Thursday, October 18, 2007

Use Your Own Money

"The objective of this fund is simple: price discovery. ... When there is great uncertainty about a product's value, buyers back off because they can't assess the risks and would-be sellers fear unnecessary losses if they sell at too low a price. ... No one knows how much the pools of mortgages are actually worth. ... With a substantial wad of cash, the contributing banks can help to discover the price at which trading will take place. ... The discovery of a price for hundreds of billions of dollars of asset-backed securities and commerical paper is very much in the banks' interest. ... The losses will be larger than necessary--not because the value of the assets is low--but because they are being dumped at distress prices. ... Auditors ... will want asset-backed instruments to be marked down to the distress price, the only price they can find on the record. ... The bottom fishers who bought at distress prices would profit as others recognized the true value of the securities that were dumped", Peter Wallison (PW), in the WSJ, 18 October.
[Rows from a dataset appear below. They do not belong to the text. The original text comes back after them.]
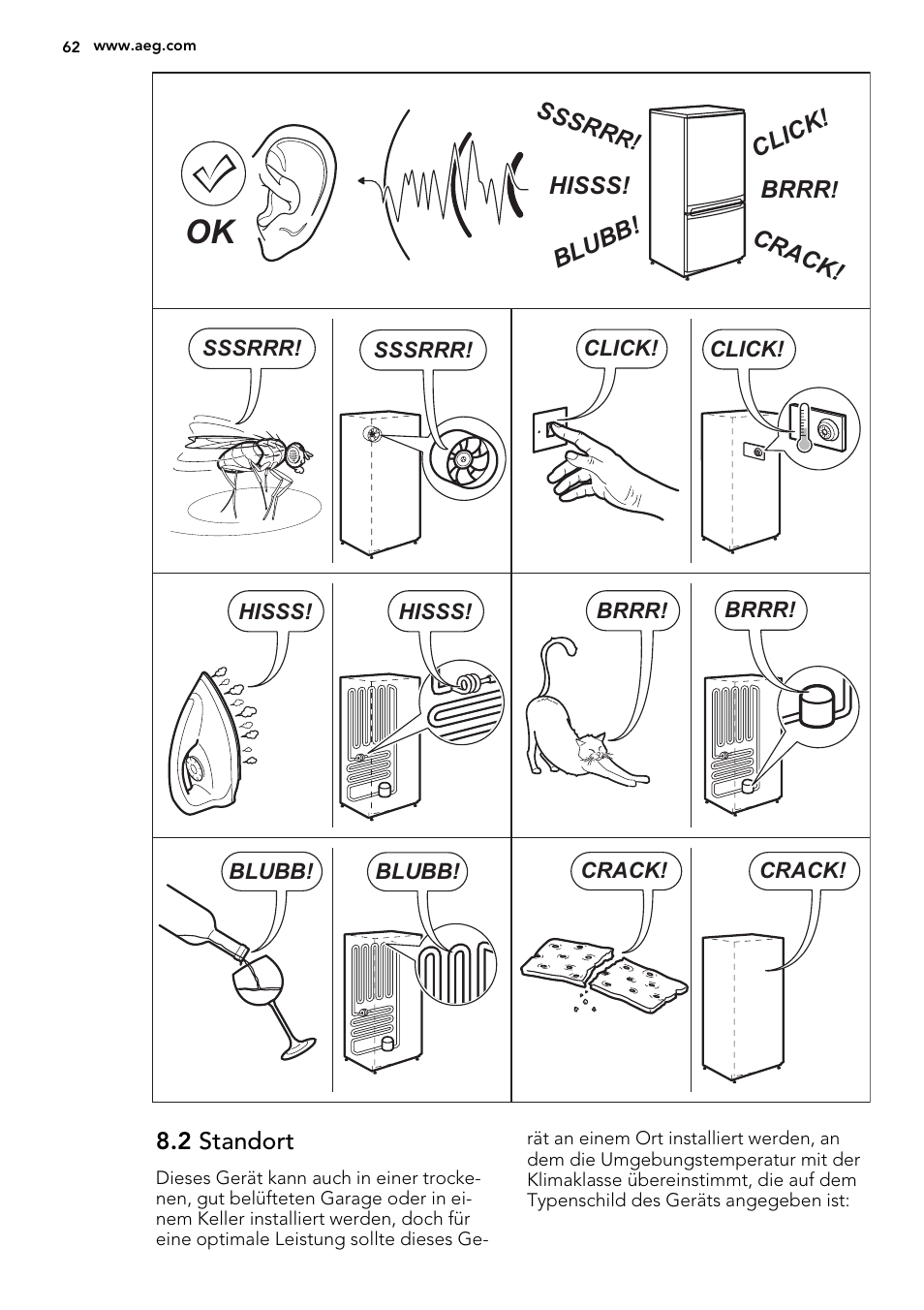 62 www.aeg.com

OK

SSSRRR!

HISSS!

BLUBB!

CLICK!

BRRR!

CRACK!

SSSRRR!

SSSRRR!

CLICK!

CLICK!

HISSS!

HISSS!

BRRR!

BRRR!

BLUBB!

BLUBB!

CRACK!

CRACK!

8.2 Standort

Dieses Gerät kann auch in einer trockenen, gut belüfteten Garage oder in einem Keller installiert werden, doch für eine optimale Leistung sollte dieses Gerät an einem Ort installiert werden, an dem die Umgebungstemperatur mit der Klimaklasse übereinstimmt, die auf dem Typenschild des Geräts angegeben ist:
This is the worst piece of deception the WSJ printed since Norman Lamont's 4 October piece. The fund's objective is: to prevent price discovery. What is "too low a price"? A price below current market? PW claims, "no one knows how much the pools of mortgages are actually worth". So? No one "knows" what anything is worth. That's what markets determine. The "discovery of a price for hundreds of billions of dollars of ... securities" is not in the "banks' interest". The banks can sell now, without the fund. "The losses will be larger than necessary ... because [the assets] ... are being dumped at distress prices", claims PW. What is a "distress price"? A price PW dislikes? What is an "unnecessary" as opposed to necessary loss? PW claims "bottom fishers ... would profit as others recognized the true value of the securities that were dumped". What does PW think speculators do? Buy low and sell high. If PW "knows" the securities are worth more than others do, let him buy! PW, use your own money and offer Citigroup 95% of par for $100 million of these things, asking Citigroup to lend you $90 million to make the purchase. When your brilliance is revealed and the securities return to par, you will make a tidy profit. You could even suggest your friends do this. Or approach our Goldman Sachs (GS) friends with this idea: have GS create a $10 billion fund that will purchase these "undervalued" assets, having you run the fund and getting a mangement fee! GS should be able to sell the fund easily since PW can identify "undervalued" assets. That PW could have worked at Treasury is appalling.